- **DOCUMENT EXCERPT**:
= = = =
Zooming in on microbial life
Every animal is considered an ecosystem in its own right, colonised by microbiota in organs such as the skin and the gut. Together with the host, these microbial communities make up what scientists call the holobiome. Understanding the interactions amongst these commensal microorganisms and with the host is central for animal health, welfare and production. Traditional methods of studying host-microbiota interactions focus on microbe identification but overlook a significant parameter: the precise location of microbiota within the host, their proximity to nutrients and competitors. All these can have profound consequences on how microbes behave and interact. Therefore, there is a need to unveil the spatial context of bacteria and biomolecules in tissues.
Integration of omics technologies
To understand how microbes interact with each other and with the host, the EU-funded 3D-omics(opens in new window) project set out to use a combination of omics(opens in new window) approaches, tools that analyse genes, proteins, and chemicals in the body. By mapping this information in 3D, the team wanted to see not just what is happening in the gut, but exactly where it’s happening. According to project coordinator Antton Alberdi: “By integrating multiple omics data from host and microbes we can move beyond simply cataloguing which organisms are present and begin to understand what each of these organisms is doing and how they interact.” By looking at which genes are switched on, which proteins are synthesised, and which small molecules are present, scientists can obtain information on how microbes and host influence each other. When combined, these layers of information provide a clearer picture of how these relationships impact animal health.
Analysing microbes in 3D
Each type of omics analysis requires its own sample preparation and processing protocols, making it hard to combine results. Also, many reference databases often lack essential information on the function of microbial genes. To complicate matters even further hosts and microbes are differentially regulated, and microbial metabolites can affect parts of the body far from their site of production. To solve these issues, the consortium pioneered a new method called microscale spatial metagenomics (MSSM). Unlike conventional omics, which require large amounts of material and ignore 3D structure, MSSM identifies which microbes, genes and functions are present in 25-micrometre-wide grids. This enables researchers to know exactly which strains associate with probiotic species, or how pathogens like Salmonella position themselves near host tissues.
Turning microbial maps into meaningful insight
The 3D-omics team has applied the MSSM platform to improve livestock production, bringing to light how specific strains interact with native microbes in the gut and where they colonise. This 3D information enables researchers to pinpoint how microbes cluster around specific nutrients such as fibres, added in feed to support metabolism and immune function. MSSM provides information on where fibre degradation happens and which microbes work together, enabling the design of targeted fibre blends and supplements that support beneficial gut ecosystems more effectively. “Our micro‐scale microbiome analysis technology can be applied to any complex microbial ecosystem,” highlights Alberdi. The team is now extending its research to human health to predict which microbial communities will flourish under specific diets or treatments. In the future, the 3D-omics approach could help tailor probiotic therapies to individual patients or livestock breeds by accounting for the specific spatial structures of their gut microbiota.
= = = =
- **DATA RECORDS**:
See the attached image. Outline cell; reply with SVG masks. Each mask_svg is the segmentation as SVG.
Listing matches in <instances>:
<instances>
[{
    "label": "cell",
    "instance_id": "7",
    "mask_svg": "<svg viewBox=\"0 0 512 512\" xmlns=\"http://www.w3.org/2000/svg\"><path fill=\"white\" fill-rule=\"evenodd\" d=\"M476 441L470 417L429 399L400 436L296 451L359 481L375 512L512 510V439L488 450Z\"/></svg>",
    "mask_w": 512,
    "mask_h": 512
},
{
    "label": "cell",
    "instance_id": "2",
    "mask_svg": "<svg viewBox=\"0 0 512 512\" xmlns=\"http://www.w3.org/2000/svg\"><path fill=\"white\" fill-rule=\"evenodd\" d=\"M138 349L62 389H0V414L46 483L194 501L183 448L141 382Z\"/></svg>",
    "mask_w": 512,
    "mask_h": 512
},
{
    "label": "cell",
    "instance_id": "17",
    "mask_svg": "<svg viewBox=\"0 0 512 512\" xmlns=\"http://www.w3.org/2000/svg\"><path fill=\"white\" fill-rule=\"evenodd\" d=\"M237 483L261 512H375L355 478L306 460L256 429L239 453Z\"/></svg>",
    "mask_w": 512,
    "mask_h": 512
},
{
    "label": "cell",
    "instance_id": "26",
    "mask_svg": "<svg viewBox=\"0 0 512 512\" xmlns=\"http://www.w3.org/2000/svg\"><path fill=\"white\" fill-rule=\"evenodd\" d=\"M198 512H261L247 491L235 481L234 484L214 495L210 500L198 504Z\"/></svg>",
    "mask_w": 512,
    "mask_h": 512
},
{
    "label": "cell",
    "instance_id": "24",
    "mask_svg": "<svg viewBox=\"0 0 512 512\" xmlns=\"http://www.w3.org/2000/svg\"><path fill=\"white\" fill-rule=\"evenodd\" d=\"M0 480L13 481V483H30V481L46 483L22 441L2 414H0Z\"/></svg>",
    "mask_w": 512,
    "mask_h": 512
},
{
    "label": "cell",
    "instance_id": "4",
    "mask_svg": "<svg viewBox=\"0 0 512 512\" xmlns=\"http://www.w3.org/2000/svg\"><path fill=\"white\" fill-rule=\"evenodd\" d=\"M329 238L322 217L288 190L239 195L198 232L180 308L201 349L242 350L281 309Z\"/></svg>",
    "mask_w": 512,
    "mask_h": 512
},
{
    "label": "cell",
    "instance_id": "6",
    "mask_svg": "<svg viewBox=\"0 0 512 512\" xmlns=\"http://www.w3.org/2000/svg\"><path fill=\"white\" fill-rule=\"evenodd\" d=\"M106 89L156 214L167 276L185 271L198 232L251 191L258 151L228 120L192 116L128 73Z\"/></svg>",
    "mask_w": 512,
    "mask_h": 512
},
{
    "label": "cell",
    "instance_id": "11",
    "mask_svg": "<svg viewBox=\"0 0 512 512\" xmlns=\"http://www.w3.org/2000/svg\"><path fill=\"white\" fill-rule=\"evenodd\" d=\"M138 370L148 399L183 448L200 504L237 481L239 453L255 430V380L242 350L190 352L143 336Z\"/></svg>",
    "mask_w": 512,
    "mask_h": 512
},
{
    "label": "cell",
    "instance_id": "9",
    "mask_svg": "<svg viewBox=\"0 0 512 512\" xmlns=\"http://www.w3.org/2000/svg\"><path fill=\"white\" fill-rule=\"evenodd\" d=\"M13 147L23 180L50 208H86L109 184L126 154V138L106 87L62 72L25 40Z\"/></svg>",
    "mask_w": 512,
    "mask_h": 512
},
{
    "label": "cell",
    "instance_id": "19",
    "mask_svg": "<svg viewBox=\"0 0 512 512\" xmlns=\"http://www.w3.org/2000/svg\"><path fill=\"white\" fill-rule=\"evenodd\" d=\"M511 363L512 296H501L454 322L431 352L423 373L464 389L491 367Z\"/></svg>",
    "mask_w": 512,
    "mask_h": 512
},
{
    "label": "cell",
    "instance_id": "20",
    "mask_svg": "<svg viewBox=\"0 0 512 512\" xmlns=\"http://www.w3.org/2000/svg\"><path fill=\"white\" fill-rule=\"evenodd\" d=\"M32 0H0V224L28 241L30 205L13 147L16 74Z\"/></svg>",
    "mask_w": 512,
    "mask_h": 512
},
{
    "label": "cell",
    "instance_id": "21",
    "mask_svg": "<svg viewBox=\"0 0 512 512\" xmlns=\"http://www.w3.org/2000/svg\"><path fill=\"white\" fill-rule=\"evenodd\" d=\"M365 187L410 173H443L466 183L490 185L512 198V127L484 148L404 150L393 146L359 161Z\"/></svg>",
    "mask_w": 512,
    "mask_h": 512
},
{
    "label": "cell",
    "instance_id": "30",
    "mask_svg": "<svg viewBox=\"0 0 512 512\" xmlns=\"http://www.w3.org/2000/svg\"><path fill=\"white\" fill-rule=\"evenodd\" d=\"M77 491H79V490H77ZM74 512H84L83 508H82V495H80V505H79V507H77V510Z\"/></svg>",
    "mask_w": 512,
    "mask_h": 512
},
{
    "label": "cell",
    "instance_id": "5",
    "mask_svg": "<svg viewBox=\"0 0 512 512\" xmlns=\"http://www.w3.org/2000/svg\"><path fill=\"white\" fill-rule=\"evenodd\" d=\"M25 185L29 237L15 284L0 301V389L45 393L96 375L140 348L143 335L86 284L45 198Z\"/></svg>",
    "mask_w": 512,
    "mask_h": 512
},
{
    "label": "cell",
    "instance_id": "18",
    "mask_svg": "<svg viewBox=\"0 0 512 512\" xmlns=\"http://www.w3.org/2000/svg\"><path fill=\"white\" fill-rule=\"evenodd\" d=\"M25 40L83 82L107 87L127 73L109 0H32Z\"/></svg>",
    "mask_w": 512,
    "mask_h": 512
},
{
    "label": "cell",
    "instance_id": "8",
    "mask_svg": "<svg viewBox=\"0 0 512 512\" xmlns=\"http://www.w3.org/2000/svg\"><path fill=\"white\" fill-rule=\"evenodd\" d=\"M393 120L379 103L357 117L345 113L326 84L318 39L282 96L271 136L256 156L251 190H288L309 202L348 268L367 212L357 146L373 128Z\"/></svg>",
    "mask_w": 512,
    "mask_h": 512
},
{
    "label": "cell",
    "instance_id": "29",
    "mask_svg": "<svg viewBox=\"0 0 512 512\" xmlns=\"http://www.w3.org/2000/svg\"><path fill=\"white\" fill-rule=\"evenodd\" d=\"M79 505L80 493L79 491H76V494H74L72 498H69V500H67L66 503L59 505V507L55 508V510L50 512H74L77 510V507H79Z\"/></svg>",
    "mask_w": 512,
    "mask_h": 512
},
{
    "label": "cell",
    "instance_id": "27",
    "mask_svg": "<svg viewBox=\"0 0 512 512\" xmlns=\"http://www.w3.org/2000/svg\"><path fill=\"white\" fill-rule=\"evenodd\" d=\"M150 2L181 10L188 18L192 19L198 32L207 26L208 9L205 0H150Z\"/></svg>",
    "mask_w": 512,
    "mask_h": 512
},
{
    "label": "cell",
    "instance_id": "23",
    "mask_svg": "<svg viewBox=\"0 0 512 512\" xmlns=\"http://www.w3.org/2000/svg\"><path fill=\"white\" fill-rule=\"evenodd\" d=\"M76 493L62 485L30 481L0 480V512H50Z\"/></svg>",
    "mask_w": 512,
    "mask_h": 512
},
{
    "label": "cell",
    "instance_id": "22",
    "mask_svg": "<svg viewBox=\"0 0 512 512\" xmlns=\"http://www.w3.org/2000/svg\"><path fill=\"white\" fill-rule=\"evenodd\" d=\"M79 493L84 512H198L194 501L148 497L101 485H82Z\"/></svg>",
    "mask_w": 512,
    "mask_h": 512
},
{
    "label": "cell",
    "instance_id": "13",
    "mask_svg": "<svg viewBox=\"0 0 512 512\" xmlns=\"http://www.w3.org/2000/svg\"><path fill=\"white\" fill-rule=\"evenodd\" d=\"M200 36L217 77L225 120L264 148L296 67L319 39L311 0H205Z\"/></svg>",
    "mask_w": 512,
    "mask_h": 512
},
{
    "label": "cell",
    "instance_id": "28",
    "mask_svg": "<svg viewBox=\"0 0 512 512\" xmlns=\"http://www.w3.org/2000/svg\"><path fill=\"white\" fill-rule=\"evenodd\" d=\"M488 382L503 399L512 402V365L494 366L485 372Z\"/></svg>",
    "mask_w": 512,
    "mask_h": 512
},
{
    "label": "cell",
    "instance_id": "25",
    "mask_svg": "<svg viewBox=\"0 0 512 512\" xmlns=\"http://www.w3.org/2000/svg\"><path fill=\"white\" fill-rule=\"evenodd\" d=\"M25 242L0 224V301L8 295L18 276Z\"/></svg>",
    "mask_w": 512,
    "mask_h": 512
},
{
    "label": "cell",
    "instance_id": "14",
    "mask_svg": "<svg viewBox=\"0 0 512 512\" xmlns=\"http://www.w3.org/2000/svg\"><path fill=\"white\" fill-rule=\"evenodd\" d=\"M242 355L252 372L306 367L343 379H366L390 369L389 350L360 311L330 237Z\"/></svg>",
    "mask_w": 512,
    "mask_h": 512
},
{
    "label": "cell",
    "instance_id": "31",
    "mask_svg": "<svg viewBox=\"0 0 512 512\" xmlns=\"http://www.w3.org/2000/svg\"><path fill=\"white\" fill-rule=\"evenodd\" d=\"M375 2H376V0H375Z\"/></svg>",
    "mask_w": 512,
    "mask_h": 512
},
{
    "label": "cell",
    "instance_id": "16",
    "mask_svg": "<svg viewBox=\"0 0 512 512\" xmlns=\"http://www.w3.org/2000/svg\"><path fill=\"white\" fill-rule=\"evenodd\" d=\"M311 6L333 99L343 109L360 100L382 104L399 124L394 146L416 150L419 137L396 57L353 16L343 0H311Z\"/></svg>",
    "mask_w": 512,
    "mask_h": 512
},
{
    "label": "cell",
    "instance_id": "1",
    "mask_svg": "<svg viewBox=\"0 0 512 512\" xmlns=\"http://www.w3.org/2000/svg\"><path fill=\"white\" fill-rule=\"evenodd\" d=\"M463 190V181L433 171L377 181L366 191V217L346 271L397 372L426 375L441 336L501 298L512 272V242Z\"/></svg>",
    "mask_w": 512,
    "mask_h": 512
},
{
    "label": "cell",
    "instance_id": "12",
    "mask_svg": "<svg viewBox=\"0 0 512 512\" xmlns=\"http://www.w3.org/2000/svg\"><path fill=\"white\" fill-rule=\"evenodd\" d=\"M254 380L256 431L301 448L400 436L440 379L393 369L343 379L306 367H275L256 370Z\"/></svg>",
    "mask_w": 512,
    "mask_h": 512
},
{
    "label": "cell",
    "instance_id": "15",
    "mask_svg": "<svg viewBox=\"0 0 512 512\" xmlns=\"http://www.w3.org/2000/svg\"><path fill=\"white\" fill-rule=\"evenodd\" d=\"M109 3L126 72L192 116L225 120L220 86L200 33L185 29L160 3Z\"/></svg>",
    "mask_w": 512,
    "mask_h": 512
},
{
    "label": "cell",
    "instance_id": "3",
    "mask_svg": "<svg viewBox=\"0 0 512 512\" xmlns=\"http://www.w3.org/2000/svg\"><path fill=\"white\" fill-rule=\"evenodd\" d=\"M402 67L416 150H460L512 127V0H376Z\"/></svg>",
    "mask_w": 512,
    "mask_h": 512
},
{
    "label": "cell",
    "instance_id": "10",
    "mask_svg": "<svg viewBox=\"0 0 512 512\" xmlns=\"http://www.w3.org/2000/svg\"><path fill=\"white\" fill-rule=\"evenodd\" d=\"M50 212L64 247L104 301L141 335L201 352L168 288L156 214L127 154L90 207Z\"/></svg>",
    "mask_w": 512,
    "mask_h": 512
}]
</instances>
= = = =
- **WORK INSTRUCTIONS**:
A: Answer these questions from the microbial life article:
(i) What do scientists call the host together with its microbial communities?
(ii) How wide are the grids in which MSSM identifies microbes, genes and functions?
(iii) Who is the coordinator of the 3D-omics project?
B: Please return the passage of the microbial life article from the words "Zooming in on" up to and including the words "biomolecules in tissues.", copied word for word.

- **ANSWERS**:
A:
(i) The holobiome.
(ii) 25 micrometres.
(iii) Antton Alberdi.

B:
Zooming in on microbial life
Every animal is considered an ecosystem in its own right, colonised by microbiota in organs such as the skin and the gut. Together with the host, these microbial communities make up what scientists call the holobiome. Understanding the interactions amongst these commensal microorganisms and with the host is central for animal health, welfare and production. Traditional methods of studying host-microbiota interactions focus on microbe identification but overlook a significant parameter: the precise location of microbiota within the host, their proximity to nutrients and competitors. All these can have profound consequences on how microbes behave and interact. Therefore, there is a need to unveil the spatial context of bacteria and biomolecules in tissues.